EXTRACT PROVIDED -
Skip to main content

Kubernetes Security for AI Services

Your FastAPI agent is now deployed to Kubernetes (Lesson 4). It's running, scaling, exposed to traffic. But here's the question: who can access what?

In a production cluster, your agent container might handle sensitive data—user conversations, API keys, model weights. A compromised container could leak everything. This lesson builds the security foundations that protect your agent in production: non-root execution, read-only filesystems, network isolation, and vulnerability scanning.

By the end, your agent will run with minimal privileges, reject requests from unauthorized namespaces, and expose zero unnecessary attack surface.


The Security Specification

Before we write a single YAML line, let's define what "secure" means for your agent.

Security Intent: AI agent handling sensitive user data must not run as root, must have read-only filesystem, must be isolated from other namespaces, and must reject unauthorized network traffic.

Success Criteria:

  • ✅ Container runs as non-root user (UID > 1000)
  • ✅ Root filesystem is read-only
  • ✅ Container cannot gain elevated privileges
  • ✅ Agent Pod only receives traffic from authorized namespaces
  • ✅ Pod adheres to Restricted Pod Security Standard

Constraints:

  • Must preserve application functionality (logging, tmp files still work)

[Records from a dataset]
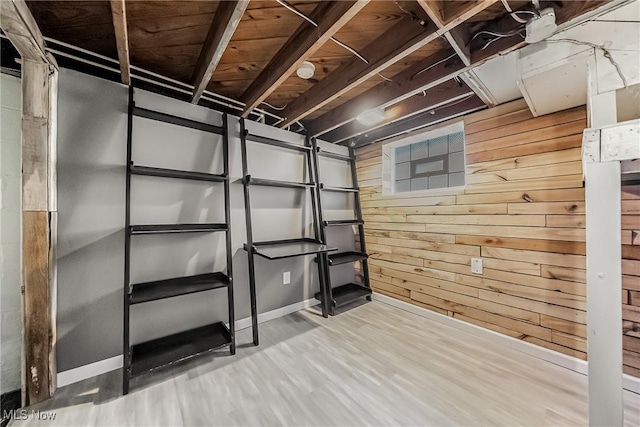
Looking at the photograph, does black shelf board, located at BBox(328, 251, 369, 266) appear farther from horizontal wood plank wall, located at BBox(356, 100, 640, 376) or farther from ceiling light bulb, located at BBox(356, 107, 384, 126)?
ceiling light bulb, located at BBox(356, 107, 384, 126)

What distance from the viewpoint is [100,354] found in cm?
172

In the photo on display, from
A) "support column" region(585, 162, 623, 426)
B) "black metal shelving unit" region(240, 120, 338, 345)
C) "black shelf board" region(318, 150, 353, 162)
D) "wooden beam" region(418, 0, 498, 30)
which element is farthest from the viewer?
"black shelf board" region(318, 150, 353, 162)

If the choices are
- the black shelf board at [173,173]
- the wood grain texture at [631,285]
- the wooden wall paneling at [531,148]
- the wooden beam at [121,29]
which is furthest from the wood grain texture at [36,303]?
the wood grain texture at [631,285]

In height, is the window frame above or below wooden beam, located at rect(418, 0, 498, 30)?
below

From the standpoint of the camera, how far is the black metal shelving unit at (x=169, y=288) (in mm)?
1597

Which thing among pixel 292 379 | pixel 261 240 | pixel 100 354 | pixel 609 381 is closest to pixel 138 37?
pixel 261 240

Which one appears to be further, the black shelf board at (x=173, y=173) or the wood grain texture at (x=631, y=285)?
the black shelf board at (x=173, y=173)

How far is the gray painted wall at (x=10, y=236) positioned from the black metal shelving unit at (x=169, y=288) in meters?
0.58

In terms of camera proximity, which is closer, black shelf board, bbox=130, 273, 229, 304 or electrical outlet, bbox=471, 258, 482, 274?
black shelf board, bbox=130, 273, 229, 304

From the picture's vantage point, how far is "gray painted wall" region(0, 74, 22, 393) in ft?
4.87

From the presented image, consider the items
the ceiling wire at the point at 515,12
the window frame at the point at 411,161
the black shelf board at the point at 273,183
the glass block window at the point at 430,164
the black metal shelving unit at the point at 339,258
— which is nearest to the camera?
the ceiling wire at the point at 515,12

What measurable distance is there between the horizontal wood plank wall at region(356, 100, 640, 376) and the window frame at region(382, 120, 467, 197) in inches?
2.2

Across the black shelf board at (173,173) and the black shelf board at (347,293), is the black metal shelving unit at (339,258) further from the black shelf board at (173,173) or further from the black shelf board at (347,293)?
the black shelf board at (173,173)

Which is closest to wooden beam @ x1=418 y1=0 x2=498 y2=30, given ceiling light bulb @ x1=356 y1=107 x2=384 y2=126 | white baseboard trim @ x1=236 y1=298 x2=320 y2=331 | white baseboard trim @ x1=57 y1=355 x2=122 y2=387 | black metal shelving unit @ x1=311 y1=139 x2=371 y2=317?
ceiling light bulb @ x1=356 y1=107 x2=384 y2=126
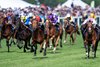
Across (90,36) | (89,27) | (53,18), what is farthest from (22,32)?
(89,27)

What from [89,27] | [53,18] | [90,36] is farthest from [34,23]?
[53,18]

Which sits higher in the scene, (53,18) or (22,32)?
(53,18)

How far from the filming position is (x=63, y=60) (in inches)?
776

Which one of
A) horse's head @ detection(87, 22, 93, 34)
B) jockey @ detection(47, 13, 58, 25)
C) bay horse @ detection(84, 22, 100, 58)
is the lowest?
bay horse @ detection(84, 22, 100, 58)

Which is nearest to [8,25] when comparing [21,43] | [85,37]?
[21,43]

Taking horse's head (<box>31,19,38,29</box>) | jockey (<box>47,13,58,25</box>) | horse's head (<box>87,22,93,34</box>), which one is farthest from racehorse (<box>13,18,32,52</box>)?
horse's head (<box>87,22,93,34</box>)

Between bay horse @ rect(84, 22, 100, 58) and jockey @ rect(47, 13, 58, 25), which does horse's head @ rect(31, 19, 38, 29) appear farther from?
jockey @ rect(47, 13, 58, 25)

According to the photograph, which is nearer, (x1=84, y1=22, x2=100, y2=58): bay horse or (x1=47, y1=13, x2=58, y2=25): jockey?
(x1=84, y1=22, x2=100, y2=58): bay horse

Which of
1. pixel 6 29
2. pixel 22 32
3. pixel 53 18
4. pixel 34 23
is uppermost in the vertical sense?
pixel 53 18

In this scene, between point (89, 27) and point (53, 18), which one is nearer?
point (89, 27)

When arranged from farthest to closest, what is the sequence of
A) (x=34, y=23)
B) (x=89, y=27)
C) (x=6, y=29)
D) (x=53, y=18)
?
(x=6, y=29)
(x=53, y=18)
(x=34, y=23)
(x=89, y=27)

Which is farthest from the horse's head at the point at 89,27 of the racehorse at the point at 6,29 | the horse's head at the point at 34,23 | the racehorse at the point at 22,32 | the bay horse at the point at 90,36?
the racehorse at the point at 6,29

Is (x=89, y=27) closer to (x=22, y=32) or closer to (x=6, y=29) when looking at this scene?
(x=22, y=32)

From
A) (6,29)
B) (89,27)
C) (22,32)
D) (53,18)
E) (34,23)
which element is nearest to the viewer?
(89,27)
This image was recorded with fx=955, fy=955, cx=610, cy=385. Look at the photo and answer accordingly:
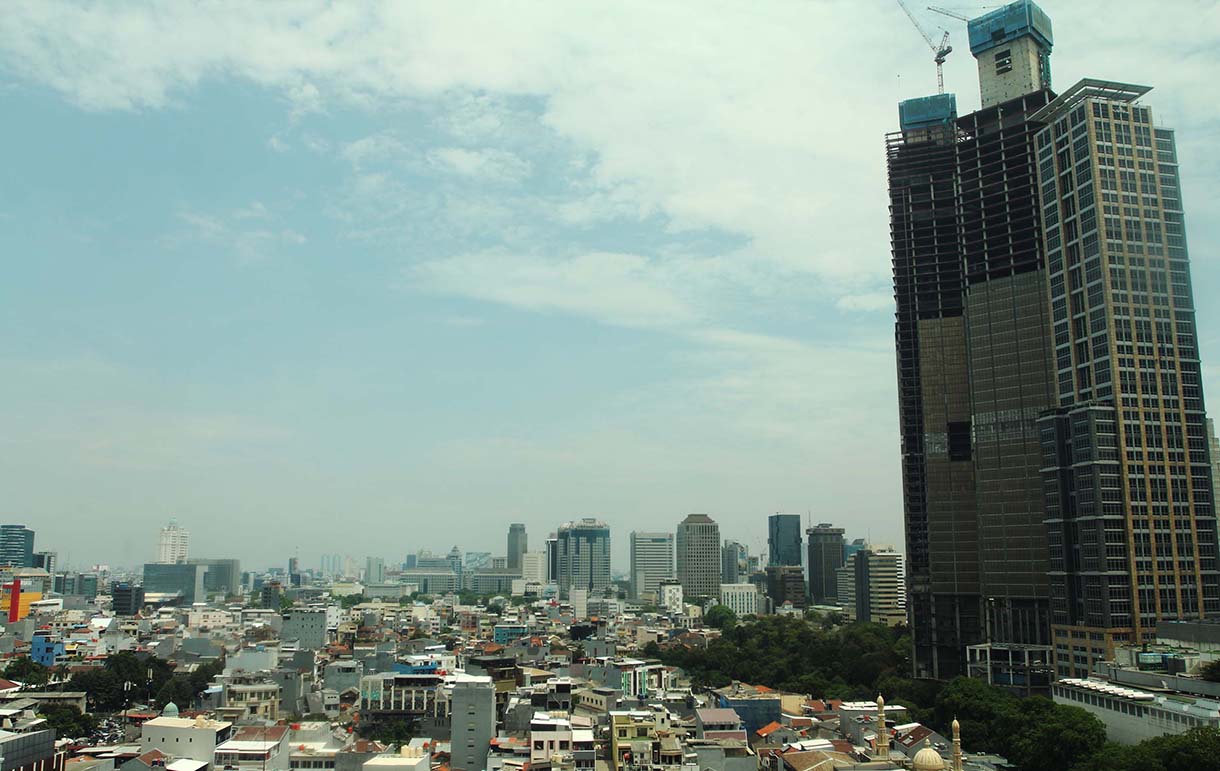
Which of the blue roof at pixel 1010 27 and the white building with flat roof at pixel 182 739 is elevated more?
the blue roof at pixel 1010 27

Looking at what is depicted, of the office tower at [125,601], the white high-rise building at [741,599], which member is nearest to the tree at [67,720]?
the office tower at [125,601]

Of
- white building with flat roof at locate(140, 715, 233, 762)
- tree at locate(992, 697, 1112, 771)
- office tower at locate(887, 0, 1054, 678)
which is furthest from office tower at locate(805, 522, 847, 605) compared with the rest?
white building with flat roof at locate(140, 715, 233, 762)

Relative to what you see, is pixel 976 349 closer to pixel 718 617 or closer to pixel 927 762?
pixel 927 762

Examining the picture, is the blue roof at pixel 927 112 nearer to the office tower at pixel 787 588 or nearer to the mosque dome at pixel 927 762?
the mosque dome at pixel 927 762

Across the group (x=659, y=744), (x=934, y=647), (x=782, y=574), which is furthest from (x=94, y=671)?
→ (x=782, y=574)

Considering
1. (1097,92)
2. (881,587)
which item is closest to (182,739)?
(1097,92)

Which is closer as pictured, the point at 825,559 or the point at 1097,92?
the point at 1097,92
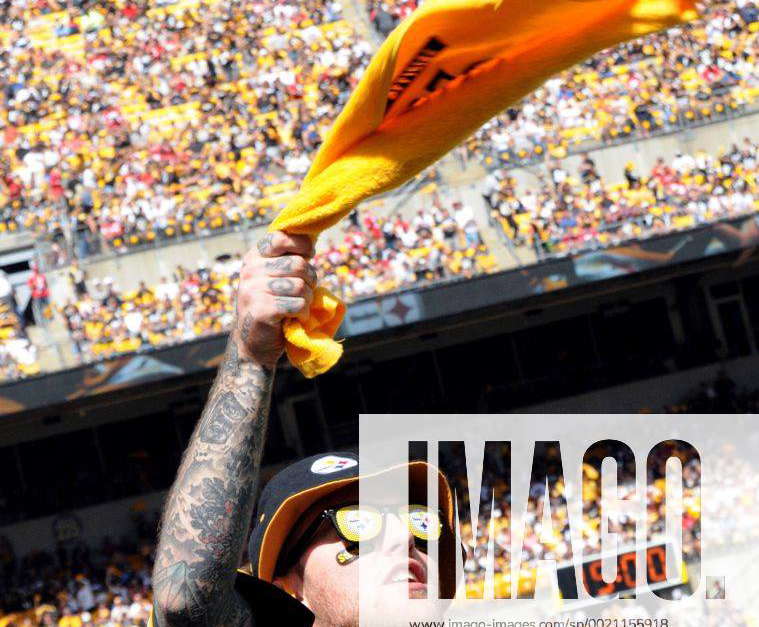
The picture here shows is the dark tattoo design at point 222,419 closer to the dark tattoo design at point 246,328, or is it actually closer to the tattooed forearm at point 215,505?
the tattooed forearm at point 215,505

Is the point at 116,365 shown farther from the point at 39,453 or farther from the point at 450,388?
the point at 450,388

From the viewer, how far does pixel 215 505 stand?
1.93 meters

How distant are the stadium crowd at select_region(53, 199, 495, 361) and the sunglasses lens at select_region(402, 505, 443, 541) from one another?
41.1ft

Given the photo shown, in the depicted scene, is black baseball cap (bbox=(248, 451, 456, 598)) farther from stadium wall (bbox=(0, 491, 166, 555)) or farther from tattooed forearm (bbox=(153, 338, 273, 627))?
stadium wall (bbox=(0, 491, 166, 555))

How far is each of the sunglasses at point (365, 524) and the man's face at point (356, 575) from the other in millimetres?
12

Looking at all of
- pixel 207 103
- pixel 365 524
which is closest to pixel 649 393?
pixel 207 103

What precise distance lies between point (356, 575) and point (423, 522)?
0.21 metres

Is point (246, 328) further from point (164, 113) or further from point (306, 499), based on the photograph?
Answer: point (164, 113)

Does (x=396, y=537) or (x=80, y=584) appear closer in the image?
(x=396, y=537)

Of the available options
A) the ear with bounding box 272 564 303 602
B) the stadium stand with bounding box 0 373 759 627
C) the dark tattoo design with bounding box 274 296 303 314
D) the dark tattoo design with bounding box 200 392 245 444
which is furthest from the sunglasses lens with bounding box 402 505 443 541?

PROBLEMS AND TASKS -
**a)** Summarize the Kubernetes security lesson in two sentences.
**b)** Carry on the Kubernetes security lesson from its last line.

EXPECTED OUTPUTS -
**a)** The lesson warns that a compromised agent container could leak sensitive data such as user conversations, API keys, and model weights, so it sets out to build security foundations: non-root execution, read-only filesystems, network isolation, and vulnerability scanning. Its security specification requires the container to run as a non-root user, keep a read-only root filesystem, be unable to gain elevated privileges, accept traffic only from authorized namespaces, and follow the Restricted Pod Security Standard, all without breaking application functionality such as logging and tmp files.

**b)**
  • Container must have specific user ID pre-built into the image
  • Network Policies require matching labels for routing

Non-Goals:

  • Encrypting data at rest (handled by encrypted persistent volumes)
  • Secret rotation automation (handled by external secret managers)
  • Pod-to-Pod TLS encryption (handled by service mesh)

This specification guides every decision we make in this lesson.


SecurityContext: Running as Non-Root

The first line of defense is SecurityContext—a Kubernetes configuration that controls how a container runs at the OS level.

Why Non-Root Matters

By default, containers inherit the permissions of the user who created the image. In many base images (Python, Node), that user is root. This means:

Root container compromised → Attacker has root on the entire container
→ Attacker can modify any file in the image
→ Attacker can modify the kernel

Running as non-root doesn't prevent compromise, but it limits what an attacker can do after gaining access.

Building a Secure Image

First, create an image with a non-root user. In your Dockerfile:

FROM python:3.11-slim

WORKDIR /app
COPY requirements.txt .
RUN pip install -r requirements.txt

# Create a non-root user
RUN useradd -m -u 1001 agentuser

# Set working directory permissions
RUN chown -R agentuser:agentuser /app

USER agentuser

COPY --chown=agentuser:agentuser . .

CMD ["python", "agent.py"]

Key points:

  • useradd -m -u 1001 agentuser creates a user with ID 1001 (non-root, > 1000)
  • chown transfers ownership to the new user
  • USER agentuser makes the container run as this user by default
  • --chown flag on COPY preserves ownership during the build

Build and push this image:

docker build -t myregistry/agent:v1-secure .
docker push myregistry/agent:v1-secure

Output:

Successfully built sha256:abc123...
Successfully tagged myregistry/agent:v1-secure
The push refers to repository [myregistry/agent]
v1-secure: digest: sha256:def456... size: 45MB

Enforcing Non-Root with SecurityContext

Even if your image runs as a non-root user, Kubernetes can enforce it with SecurityContext. This prevents accidentally running a container as root.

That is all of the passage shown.